* START Data in this exercise *
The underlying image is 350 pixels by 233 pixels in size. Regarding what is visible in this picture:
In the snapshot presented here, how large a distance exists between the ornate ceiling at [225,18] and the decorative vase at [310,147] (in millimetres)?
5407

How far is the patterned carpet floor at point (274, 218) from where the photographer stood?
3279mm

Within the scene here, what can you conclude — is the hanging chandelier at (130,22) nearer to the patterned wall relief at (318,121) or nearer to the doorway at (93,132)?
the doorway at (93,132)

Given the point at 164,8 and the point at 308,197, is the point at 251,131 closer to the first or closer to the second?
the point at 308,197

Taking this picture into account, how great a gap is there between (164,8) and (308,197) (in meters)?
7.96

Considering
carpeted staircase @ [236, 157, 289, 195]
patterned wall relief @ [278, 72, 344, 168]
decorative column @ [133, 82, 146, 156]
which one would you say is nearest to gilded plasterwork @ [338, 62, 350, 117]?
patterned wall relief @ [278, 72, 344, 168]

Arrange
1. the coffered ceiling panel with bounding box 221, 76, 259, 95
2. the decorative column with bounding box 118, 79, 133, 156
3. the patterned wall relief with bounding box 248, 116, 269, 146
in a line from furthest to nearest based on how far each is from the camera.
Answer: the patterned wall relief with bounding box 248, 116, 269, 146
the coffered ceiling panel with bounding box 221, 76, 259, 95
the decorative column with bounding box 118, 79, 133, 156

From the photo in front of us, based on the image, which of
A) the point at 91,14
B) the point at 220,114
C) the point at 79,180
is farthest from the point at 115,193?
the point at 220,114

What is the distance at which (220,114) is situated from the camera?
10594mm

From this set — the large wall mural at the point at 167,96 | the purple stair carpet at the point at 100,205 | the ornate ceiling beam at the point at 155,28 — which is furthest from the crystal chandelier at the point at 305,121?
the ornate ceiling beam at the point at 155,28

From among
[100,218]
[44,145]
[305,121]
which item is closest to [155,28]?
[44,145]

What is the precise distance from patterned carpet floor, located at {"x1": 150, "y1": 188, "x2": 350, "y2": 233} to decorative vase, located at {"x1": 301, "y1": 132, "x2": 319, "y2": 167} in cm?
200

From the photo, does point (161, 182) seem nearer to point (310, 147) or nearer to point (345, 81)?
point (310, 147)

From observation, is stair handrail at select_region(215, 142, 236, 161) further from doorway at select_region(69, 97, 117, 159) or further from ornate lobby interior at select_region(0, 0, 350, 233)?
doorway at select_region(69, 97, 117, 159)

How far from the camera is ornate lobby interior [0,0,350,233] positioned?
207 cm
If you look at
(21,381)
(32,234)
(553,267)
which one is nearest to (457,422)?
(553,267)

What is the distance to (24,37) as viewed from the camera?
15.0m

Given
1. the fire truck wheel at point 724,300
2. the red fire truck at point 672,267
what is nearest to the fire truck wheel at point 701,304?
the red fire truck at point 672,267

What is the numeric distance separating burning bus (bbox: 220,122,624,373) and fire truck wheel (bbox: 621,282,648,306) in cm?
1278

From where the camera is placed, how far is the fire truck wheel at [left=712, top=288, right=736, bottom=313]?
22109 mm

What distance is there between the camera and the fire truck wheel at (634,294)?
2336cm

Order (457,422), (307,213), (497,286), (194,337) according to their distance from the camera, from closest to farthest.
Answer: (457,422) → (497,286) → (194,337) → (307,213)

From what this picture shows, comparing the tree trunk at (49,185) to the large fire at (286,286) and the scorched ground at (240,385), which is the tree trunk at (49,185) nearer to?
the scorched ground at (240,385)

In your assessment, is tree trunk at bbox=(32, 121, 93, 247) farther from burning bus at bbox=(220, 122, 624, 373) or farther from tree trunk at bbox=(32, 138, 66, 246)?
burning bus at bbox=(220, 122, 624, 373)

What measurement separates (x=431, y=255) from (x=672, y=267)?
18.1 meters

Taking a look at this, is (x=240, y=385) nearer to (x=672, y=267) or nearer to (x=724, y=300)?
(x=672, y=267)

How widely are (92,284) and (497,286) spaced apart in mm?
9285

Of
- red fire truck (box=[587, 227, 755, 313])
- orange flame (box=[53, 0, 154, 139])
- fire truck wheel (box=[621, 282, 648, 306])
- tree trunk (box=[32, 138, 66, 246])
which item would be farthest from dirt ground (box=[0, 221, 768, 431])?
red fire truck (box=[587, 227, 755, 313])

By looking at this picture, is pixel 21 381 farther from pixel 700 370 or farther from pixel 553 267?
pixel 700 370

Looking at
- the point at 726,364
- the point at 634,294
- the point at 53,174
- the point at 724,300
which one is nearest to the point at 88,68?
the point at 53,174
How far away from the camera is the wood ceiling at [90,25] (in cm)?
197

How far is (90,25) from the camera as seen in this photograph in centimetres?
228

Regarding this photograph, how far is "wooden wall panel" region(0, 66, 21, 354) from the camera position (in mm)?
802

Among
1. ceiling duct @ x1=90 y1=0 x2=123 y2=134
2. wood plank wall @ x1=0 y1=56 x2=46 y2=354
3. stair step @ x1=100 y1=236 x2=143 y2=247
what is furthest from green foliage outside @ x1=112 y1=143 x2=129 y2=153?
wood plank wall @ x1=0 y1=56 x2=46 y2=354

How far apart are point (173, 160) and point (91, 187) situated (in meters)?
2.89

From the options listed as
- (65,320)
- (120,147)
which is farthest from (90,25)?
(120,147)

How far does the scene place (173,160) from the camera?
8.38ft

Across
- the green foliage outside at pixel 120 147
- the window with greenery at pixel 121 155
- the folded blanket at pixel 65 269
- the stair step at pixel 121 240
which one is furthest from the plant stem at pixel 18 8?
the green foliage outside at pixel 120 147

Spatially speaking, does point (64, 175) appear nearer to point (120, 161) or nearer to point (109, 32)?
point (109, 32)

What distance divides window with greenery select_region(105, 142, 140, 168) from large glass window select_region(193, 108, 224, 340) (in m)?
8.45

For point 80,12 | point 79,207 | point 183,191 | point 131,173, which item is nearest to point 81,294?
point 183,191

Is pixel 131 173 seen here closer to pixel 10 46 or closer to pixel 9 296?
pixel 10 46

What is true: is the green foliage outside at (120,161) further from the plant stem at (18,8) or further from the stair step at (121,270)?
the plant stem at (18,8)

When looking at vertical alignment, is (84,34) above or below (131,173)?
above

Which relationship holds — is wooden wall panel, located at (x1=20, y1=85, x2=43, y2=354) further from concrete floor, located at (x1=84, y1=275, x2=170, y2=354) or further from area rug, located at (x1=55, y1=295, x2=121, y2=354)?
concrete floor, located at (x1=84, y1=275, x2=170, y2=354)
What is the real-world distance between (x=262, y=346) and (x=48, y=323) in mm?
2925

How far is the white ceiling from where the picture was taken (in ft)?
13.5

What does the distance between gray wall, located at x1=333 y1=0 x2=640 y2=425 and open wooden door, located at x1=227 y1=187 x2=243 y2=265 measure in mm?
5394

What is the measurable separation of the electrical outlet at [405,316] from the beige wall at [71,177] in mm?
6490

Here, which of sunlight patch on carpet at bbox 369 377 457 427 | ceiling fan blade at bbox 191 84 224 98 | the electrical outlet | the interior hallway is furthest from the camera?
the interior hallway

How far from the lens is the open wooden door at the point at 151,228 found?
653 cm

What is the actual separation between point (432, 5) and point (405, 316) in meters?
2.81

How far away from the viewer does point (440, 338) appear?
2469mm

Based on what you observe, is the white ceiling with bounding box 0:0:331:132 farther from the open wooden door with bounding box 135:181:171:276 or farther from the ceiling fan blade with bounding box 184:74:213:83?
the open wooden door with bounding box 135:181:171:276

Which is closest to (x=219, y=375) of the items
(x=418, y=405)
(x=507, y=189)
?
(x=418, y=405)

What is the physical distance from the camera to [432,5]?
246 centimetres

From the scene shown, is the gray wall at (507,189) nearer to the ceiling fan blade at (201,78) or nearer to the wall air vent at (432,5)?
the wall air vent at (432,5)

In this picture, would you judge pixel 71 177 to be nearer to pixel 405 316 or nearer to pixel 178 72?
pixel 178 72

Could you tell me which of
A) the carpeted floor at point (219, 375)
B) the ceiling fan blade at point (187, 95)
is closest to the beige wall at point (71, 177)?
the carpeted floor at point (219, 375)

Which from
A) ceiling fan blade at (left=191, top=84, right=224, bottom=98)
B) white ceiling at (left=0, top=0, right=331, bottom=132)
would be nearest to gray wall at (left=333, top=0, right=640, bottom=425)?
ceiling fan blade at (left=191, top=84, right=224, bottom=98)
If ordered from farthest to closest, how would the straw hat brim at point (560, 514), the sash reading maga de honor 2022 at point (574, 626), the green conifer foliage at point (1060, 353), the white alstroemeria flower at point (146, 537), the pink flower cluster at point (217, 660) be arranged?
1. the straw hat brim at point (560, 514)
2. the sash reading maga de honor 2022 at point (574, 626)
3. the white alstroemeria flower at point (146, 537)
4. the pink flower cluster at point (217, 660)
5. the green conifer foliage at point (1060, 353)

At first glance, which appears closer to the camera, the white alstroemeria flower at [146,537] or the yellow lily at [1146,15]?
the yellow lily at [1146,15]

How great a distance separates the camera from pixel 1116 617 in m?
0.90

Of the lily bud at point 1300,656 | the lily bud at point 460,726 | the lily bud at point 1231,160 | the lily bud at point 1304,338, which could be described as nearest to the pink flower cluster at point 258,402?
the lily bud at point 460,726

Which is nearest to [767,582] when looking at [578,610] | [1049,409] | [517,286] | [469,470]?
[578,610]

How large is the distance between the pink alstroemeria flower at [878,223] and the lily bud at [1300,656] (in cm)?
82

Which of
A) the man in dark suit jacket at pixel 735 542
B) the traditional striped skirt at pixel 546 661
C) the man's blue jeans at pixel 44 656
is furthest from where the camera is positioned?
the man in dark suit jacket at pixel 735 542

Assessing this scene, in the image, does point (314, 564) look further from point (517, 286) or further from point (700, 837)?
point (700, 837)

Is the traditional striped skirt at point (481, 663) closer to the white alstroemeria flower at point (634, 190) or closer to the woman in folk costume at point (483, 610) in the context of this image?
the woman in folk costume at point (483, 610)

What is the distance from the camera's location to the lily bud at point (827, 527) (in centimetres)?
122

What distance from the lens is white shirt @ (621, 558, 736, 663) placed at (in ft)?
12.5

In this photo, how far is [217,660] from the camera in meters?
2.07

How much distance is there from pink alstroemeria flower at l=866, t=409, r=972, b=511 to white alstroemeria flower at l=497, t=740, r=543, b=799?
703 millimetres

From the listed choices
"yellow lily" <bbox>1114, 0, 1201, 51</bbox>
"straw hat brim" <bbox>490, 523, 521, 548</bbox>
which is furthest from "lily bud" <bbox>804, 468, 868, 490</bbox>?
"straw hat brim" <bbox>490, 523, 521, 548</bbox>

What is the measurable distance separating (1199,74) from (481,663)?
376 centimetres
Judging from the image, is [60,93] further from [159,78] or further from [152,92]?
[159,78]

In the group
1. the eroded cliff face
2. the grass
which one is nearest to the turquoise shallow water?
* END Data in this exercise *
● **The request**:
Write out again, unchanged, the lines that start with the one containing "How much distance" and run through the last line of the rows.

● **Solution**:
How much distance is there from pink alstroemeria flower at l=866, t=409, r=972, b=511 to white alstroemeria flower at l=497, t=740, r=543, b=799?
703 millimetres

From the listed choices
"yellow lily" <bbox>1114, 0, 1201, 51</bbox>
"straw hat brim" <bbox>490, 523, 521, 548</bbox>
which is furthest from "lily bud" <bbox>804, 468, 868, 490</bbox>?
"straw hat brim" <bbox>490, 523, 521, 548</bbox>

What is the measurable distance separating (1199,74) from (481,663)?
376 centimetres
Judging from the image, is [60,93] further from [159,78] or further from [152,92]?
[159,78]

In the group
1. the eroded cliff face
2. the grass
which one is nearest to the turquoise shallow water?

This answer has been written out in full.